**Collected data**
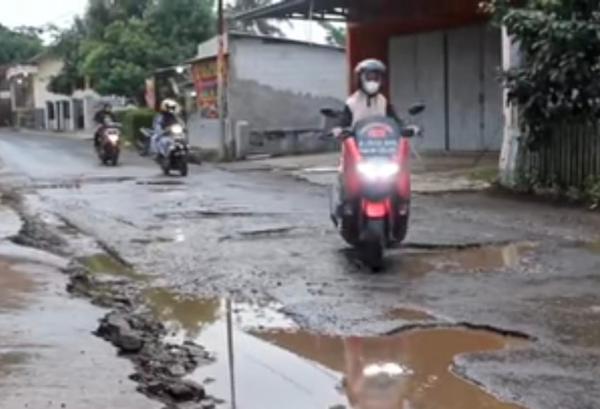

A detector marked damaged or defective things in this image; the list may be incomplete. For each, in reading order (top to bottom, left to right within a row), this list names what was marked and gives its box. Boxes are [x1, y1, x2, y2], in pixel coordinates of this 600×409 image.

damaged road [1, 131, 600, 408]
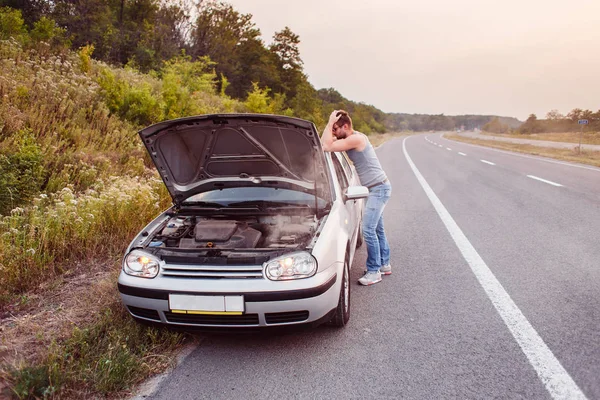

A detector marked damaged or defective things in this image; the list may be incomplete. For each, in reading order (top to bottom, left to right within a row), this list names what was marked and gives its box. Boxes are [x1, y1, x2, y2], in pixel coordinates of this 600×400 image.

broken down car [117, 112, 368, 328]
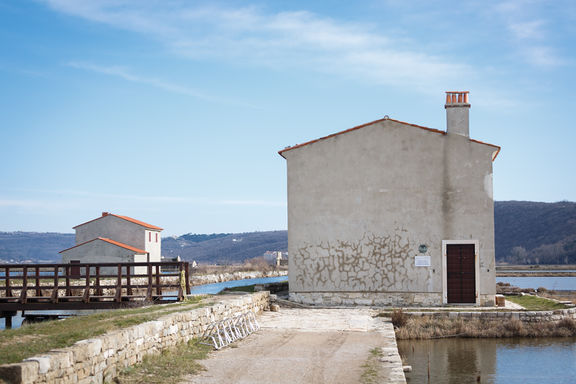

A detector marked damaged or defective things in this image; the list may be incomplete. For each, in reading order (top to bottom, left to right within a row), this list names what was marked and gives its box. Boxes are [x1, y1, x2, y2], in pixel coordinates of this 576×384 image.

peeling plaster wall [286, 120, 498, 306]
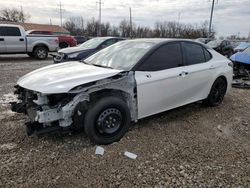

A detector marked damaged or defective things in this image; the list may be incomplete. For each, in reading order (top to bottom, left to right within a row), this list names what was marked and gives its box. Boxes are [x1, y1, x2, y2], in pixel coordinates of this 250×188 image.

crushed front end [11, 86, 89, 136]
crumpled hood [17, 61, 122, 94]
front bumper damage [11, 71, 137, 136]
damaged white toyota camry [11, 38, 233, 144]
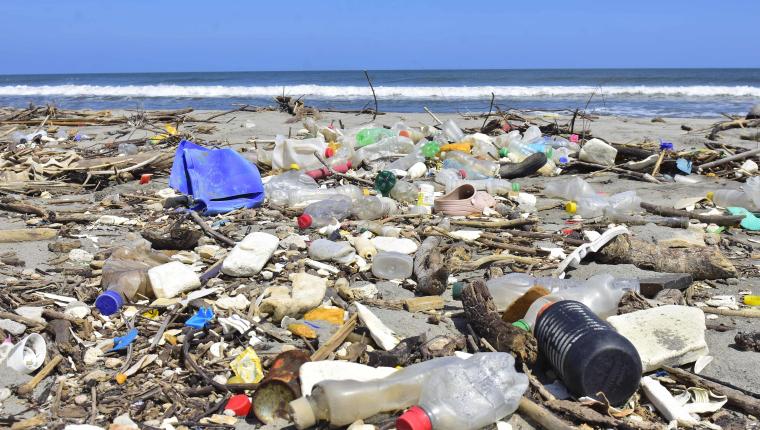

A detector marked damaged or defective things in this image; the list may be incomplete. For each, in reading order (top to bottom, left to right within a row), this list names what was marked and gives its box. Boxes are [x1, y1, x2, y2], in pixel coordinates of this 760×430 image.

rusty metal can [249, 350, 308, 424]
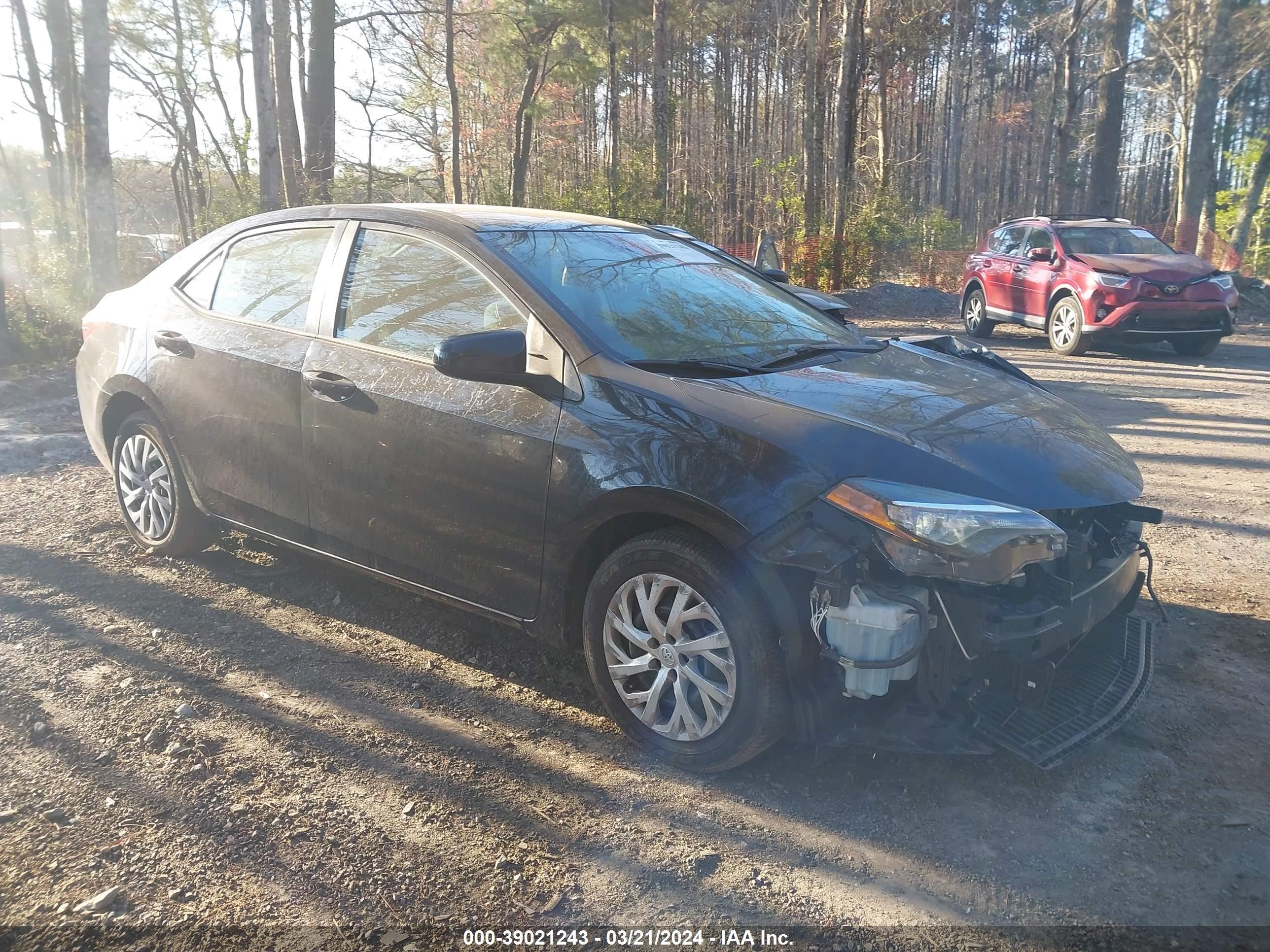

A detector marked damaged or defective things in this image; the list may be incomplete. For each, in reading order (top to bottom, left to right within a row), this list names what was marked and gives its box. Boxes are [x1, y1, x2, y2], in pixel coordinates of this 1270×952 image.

damaged front end of car [746, 479, 1163, 772]
missing front bumper [965, 612, 1158, 777]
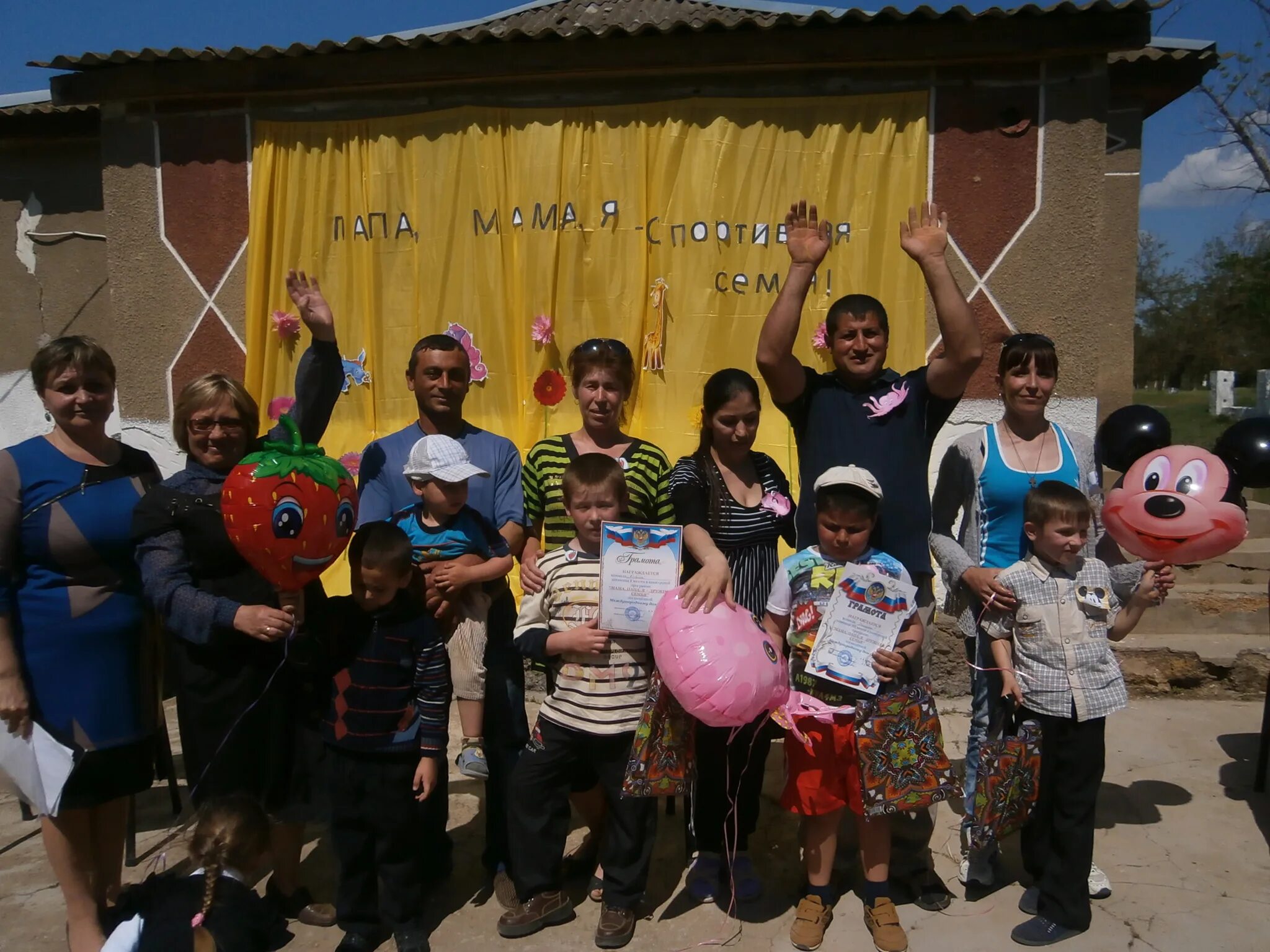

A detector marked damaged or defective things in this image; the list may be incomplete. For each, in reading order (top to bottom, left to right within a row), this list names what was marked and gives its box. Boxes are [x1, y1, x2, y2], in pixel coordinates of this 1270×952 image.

cracked concrete [2, 695, 1270, 949]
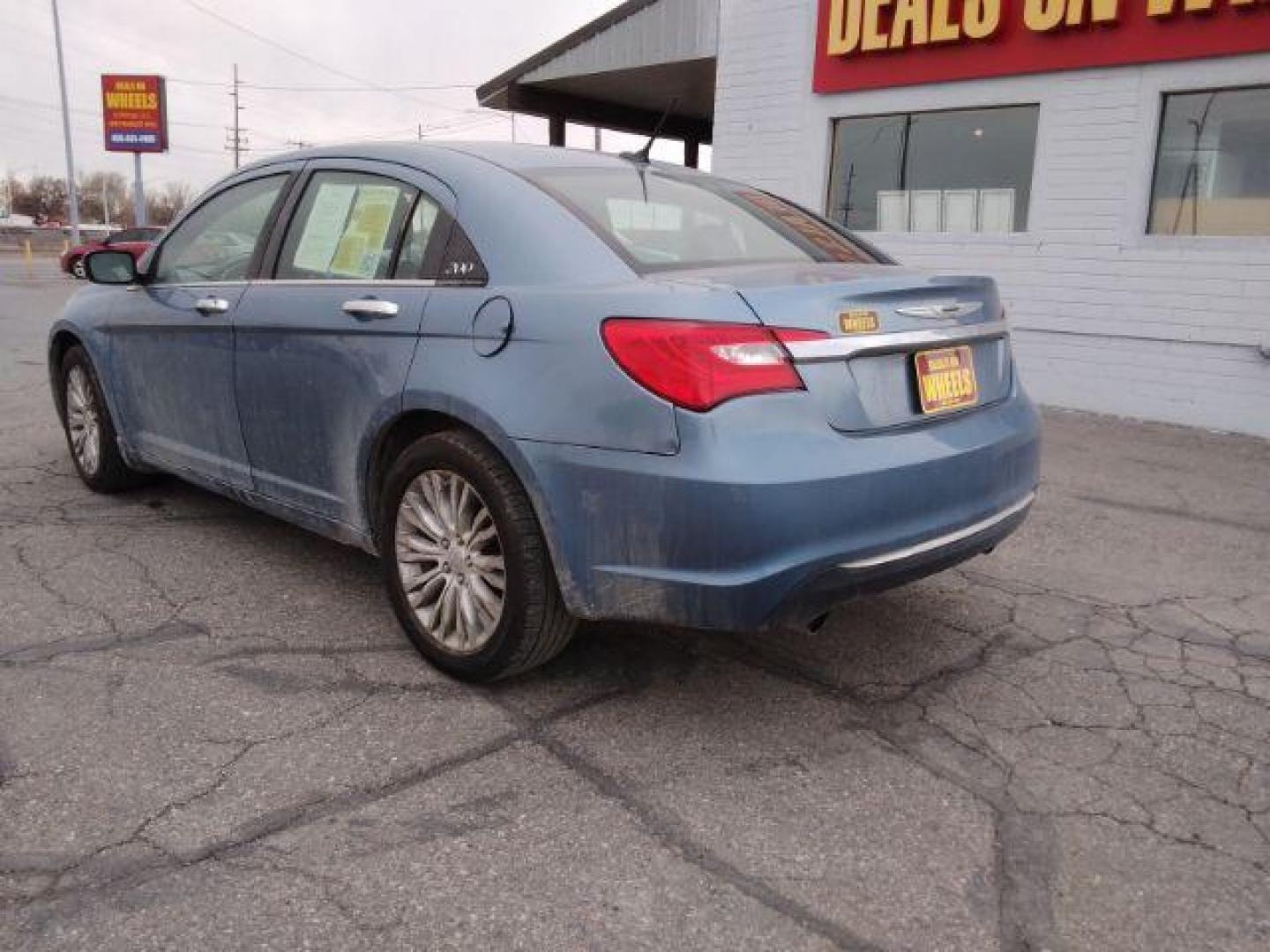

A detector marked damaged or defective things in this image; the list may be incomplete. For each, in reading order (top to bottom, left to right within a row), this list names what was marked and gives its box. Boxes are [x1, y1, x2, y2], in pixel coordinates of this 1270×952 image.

cracked asphalt [2, 255, 1270, 952]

**What you will do**
Each record is to be restated word for word; no picture goes in.

**Exercise result**
A detector marked damaged or defective things in this image; the list may be incomplete. For each, in reading order (top to bottom, left to right within a row), this list names what was marked and gives its box. Boxes are [x1, y1, x2, y2], in pixel coordinates of this 600×409 image.

damaged road [1, 131, 600, 408]

A detector marked damaged or defective things in this image; the list may be incomplete. For each, in reading order (top to bottom, left to right within a row), this list names what was marked and gives its box. Boxes are [x1, y1, x2, y2], in pixel coordinates of this 600×400 image.

broken down car [117, 112, 368, 328]

A detector marked damaged or defective things in this image; the list may be incomplete. For each, in reading order (top to bottom, left to right within a row), this list names what was marked and gives its box. Boxes are [x1, y1, x2, y2], in pixel coordinates of this 576×384 image.

peeling plaster wall [286, 120, 498, 306]

A detector marked damaged or defective things in this image; the list may be incomplete. For each, in reading order (top to bottom, left to right within a row), this list names what was marked and gives its box. Boxes are [x1, y1, x2, y2], in pixel coordinates of this 250×188 image.

crushed front end [11, 86, 89, 136]
crumpled hood [17, 61, 122, 94]
front bumper damage [11, 71, 137, 136]
damaged white toyota camry [11, 38, 233, 144]

A detector marked damaged or defective things in this image; the list may be incomplete. For each, in reading order (top to bottom, left to right within a row), this list names what was marked and gives its box. Boxes are [x1, y1, x2, y2], in pixel coordinates of this 760×430 image.

rusty metal can [249, 350, 308, 424]

A detector marked damaged or defective things in this image; the list may be incomplete. For each, in reading order (top to bottom, left to right within a row), this list names what was marked and gives its box. Boxes are [x1, y1, x2, y2], in pixel coordinates of this 1270×952 image.

damaged front end of car [746, 479, 1163, 772]
missing front bumper [965, 612, 1158, 777]

A detector marked damaged or defective things in this image; the list may be incomplete. For each, in reading order (top to bottom, left to right within a row), this list names what was marked and gives its box. Boxes are [x1, y1, x2, y2], in pixel coordinates of this 1270×952 image.

cracked concrete [2, 695, 1270, 949]

A detector marked damaged or defective things in this image; the list may be incomplete. For each, in reading order (top to bottom, left to right within a row), this list names what was marked and gives its box. Boxes are [x1, y1, x2, y2], in pixel coordinates of this 1270×952 image.

cracked asphalt [2, 255, 1270, 952]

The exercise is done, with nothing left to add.